Dari penjelasan tersebut, dapat dikatakan bahwa hibah merupakan perbuatan 1 pihak, baik menyangkut sebagian maupun seluruh hartanya, kepada siapa saja yang menurut hukum diperbolehkan bertindak sebagai subyek hukum (Pasal 1676 KUHPerdata menyatakan bahwa “Setiap orang boleh memberi & menerima hibah, kecuali orang-orang yang dinyatakan tidak cakap menurut Undang-Undang).

Dalam praktek, pemberian yang sifatnya cuma-cuma tersebut memiliki pembatasan, salah satunya diatur dalam Pasal 1678 BW / KUHPerdata bagian 2 tentang kemampuan untuk memberikan & menerima hibah.

“Penghibahan antara suami istri selama perkawinan mereka masih berlangsung, dilarang. Tetapi ketentuan ini tidak berlaku terhadap hadiah atau pemberian berupa barang bergerak yang berwujud, yang harganya tidak mahal kalau dibandingkan dengan besarnya kekayaan penghibah.”

Dengan demikian, penghibahan dari suami kepada isteri ataupun sebaliknya, dalam bentuk tanah & atau bangunan tidak diperkenankan dengan dasar menghindarkan adanya percampuran harta benda perkawinan dan kemungkinan pelanggaran hukum lain sebagaimana ketentuan Pasal 35 (1) Undang-Undang Nomor 1/1974 tentang perkawinan yang berbunyi, “Harta benda yang diperoleh selama perkawinan menjadi harta bersama”.

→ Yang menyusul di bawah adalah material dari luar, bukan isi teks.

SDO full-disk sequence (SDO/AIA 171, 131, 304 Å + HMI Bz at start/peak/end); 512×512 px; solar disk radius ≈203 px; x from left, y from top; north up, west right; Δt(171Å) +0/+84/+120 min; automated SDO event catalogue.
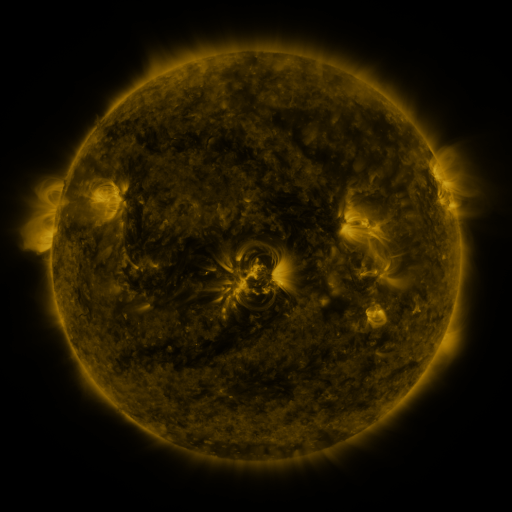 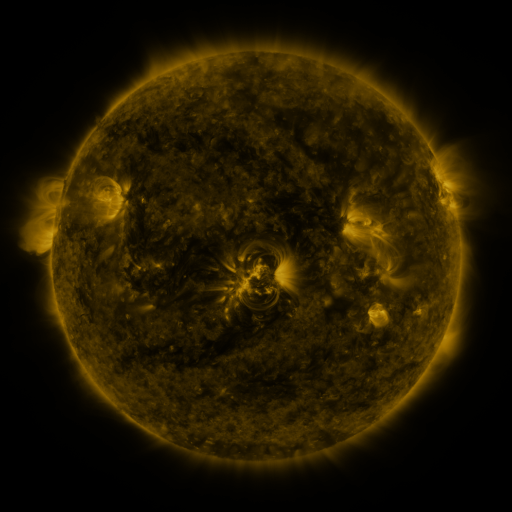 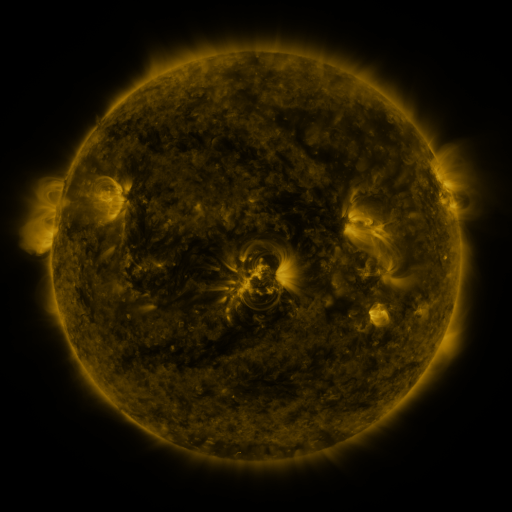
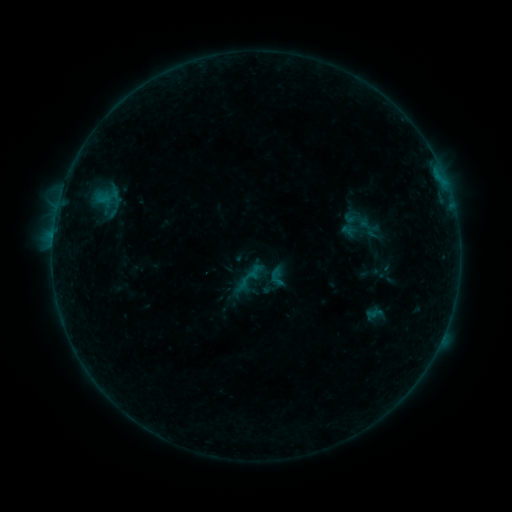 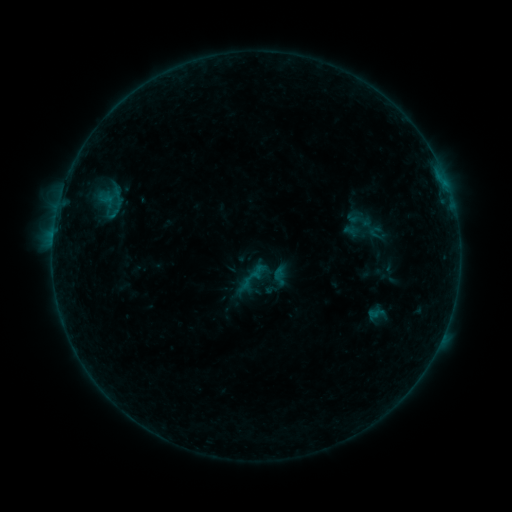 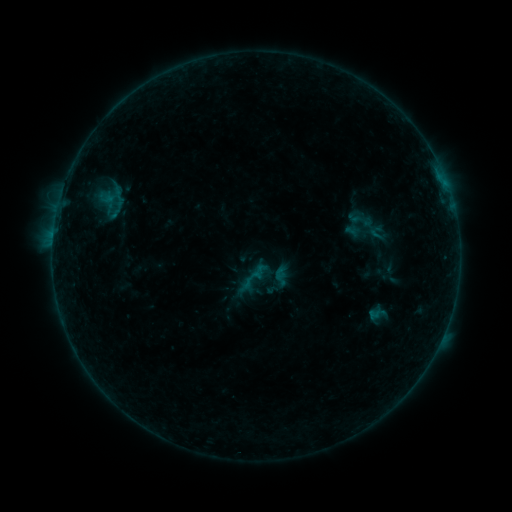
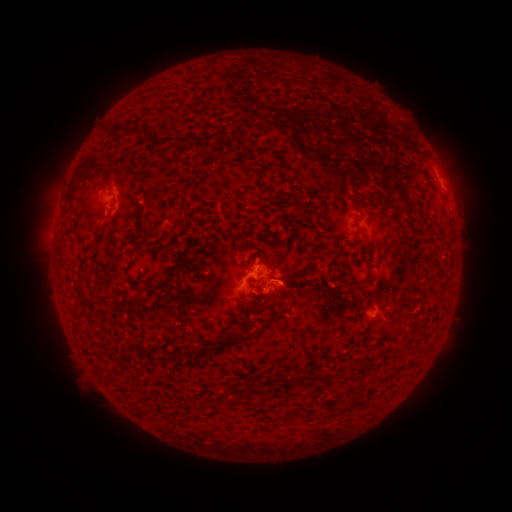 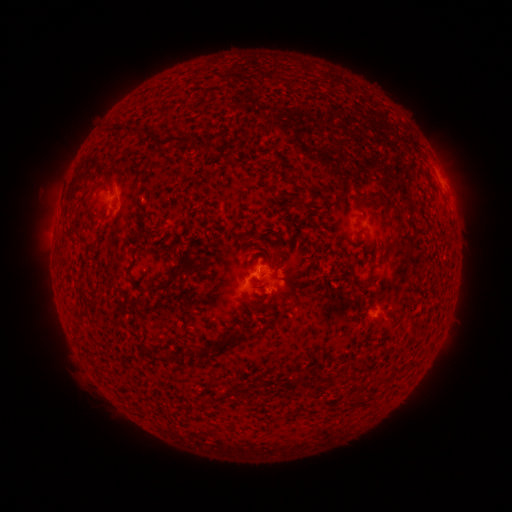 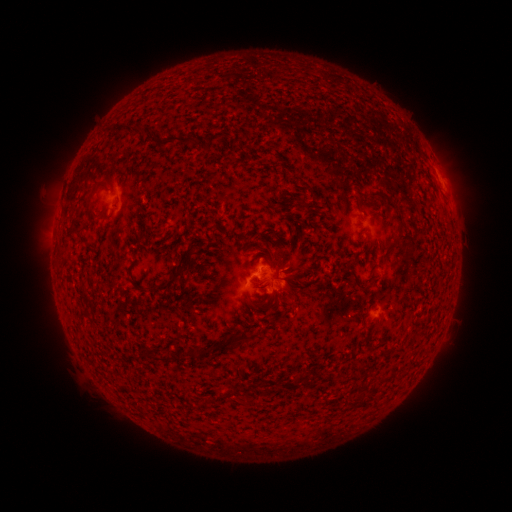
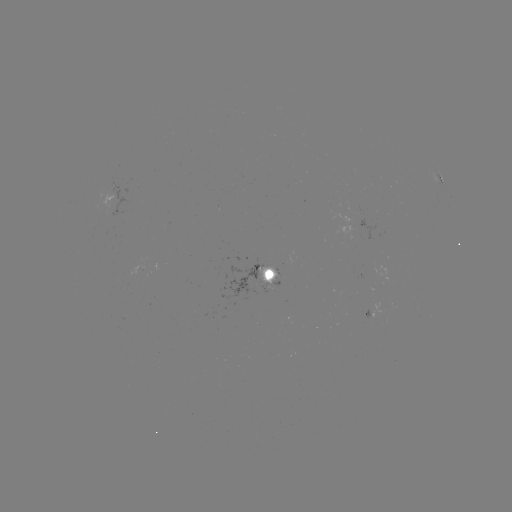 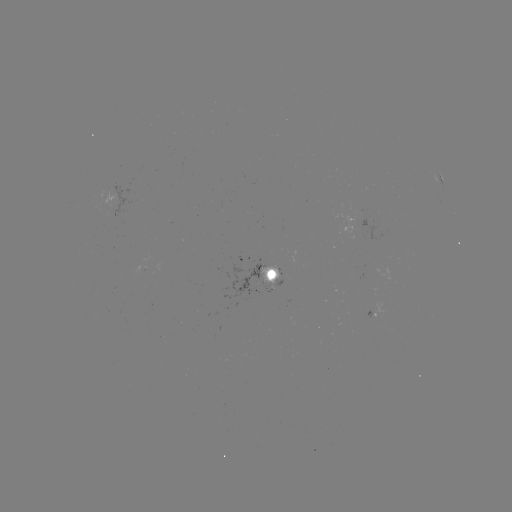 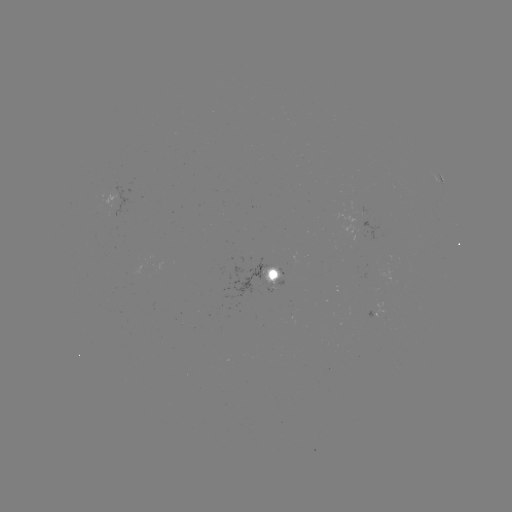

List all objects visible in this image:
emerging-flux region: (358, 207)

Larangan penghibahan suami – isteri juga terdapat dalam yurisprudensi berikut : a) Perkara Nomor: 166/Pdt/G/1987/PN.Uj. Pdg tanggal 26 Januari 1988 Pengadilan Negeri di Ujung Pandang; b) Perkara Nomor Nomor : 201/Pdt/1988/PT.Uj.Pdg tanggal 15 September 1988 Pengadilan Tinggi Sulawesi Selatan; c) Perkara Nomor 1077K/Pdt/1989 tanggal 16 Juni 1994 Mahkamah Agung RI.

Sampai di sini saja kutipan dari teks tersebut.